Only recently I bumped into Vaidya's article, "Breast Cancer: an Artistic View" which discusses the artistic depiction of breast carcinoma. Among the various works, the author considers for his argument he reexamines a 1983 paper by Rosenzweig proposing that Michelangelo's "La Notte" could depict a woman with carcinoma of the breast.
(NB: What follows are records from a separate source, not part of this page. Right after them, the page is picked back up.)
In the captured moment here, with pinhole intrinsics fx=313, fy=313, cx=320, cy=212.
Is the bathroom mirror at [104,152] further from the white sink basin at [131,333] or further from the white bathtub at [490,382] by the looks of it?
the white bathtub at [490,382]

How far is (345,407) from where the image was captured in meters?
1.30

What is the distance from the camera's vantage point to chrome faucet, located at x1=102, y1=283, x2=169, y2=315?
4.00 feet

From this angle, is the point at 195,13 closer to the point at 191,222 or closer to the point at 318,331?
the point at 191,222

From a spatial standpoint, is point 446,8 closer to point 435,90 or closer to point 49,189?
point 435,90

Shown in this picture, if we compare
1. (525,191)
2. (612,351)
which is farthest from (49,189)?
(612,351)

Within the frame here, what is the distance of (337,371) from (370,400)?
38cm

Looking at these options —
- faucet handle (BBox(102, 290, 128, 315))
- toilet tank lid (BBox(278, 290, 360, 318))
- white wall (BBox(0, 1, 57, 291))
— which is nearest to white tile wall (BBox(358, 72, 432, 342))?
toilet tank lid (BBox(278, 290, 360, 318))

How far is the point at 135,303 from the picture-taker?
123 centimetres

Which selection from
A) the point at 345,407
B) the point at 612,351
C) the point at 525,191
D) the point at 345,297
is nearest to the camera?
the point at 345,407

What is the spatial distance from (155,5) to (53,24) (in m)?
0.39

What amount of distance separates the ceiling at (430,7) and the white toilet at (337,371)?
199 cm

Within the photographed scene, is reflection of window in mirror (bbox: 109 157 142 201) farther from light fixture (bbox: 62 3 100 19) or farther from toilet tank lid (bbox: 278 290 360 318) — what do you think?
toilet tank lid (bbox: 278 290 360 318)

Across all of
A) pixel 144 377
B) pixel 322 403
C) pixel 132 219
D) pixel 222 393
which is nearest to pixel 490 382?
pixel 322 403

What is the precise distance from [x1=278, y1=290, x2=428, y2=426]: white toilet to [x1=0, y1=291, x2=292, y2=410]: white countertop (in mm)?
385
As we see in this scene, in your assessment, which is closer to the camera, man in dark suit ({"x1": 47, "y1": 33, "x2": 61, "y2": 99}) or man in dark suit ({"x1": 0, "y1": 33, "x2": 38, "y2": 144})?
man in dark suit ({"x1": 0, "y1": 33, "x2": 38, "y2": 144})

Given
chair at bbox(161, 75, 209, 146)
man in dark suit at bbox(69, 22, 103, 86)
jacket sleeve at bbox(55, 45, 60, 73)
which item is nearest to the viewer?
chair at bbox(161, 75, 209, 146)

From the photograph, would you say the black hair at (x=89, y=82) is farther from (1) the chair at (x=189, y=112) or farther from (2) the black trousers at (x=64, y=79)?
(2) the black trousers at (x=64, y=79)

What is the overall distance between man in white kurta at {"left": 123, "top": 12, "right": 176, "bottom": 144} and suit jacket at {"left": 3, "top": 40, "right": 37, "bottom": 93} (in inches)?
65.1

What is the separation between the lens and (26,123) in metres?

Going deeper I have found out that, apart from Rosenzweig, this idea is only part of a long controversial debate made of scholars assuming that Michelangelo was very aware of the female body and of its pathological states being evidence of his proto-oncologist knowledge (Stark and Nelson 1983; Nelson 2020); while others contradict these hypotheses affirming that it must have been a defect of the marble (Landor 2006).

Conclusively, it is clear that the issue is a complex one, with many factors needing to be taken into consideration, and I believe that this issue is worth a more deep exploration and further research in order to shed some light.



References


Landor, John. “The Question of Breast Cancer in Michelangelo’s ‘Night.’” Notes in the History of Art, vol. 25, no. 4, 2006, pp. 27–29.


Nelson, Jonathan K. Representing Infirmity. Routledge, 2020, pp. 3–27.


Rosenzweig, W. “Disease in Art: A Case for Carcinoma of the Breast in Michelangelo’s La Notte.” Paleopathol Newsl, vol. 41, 1983, pp. 8–11.


Stark, J. J., and J. K. Nelson. “The Breasts of ‘Night’: Michelangelo as Oncologist.” New England Journal of Medicine, vol. 343, no. 21, 2000, pp. 1577–1578. doi:10.1056/nejm200011233432118.


TreeShoes. “Does Anyone Know the Reasons Behind Michelangelo’s Painting La Notte?” Reddit, 9 Oct. 2015, www.reddit.com/r/ArtHistory/comments/3o2rj7/does_anyone_know_the_reasons_behin/. Accessed 22 Jan. 2023.


Vaidya, J. S. “Breast Cancer: An Artistic View.” The Lancet Oncology, vol. 8, no. 7, 2007, pp. 583–585. doi:10.1016/s1470-2045(07)70200-0.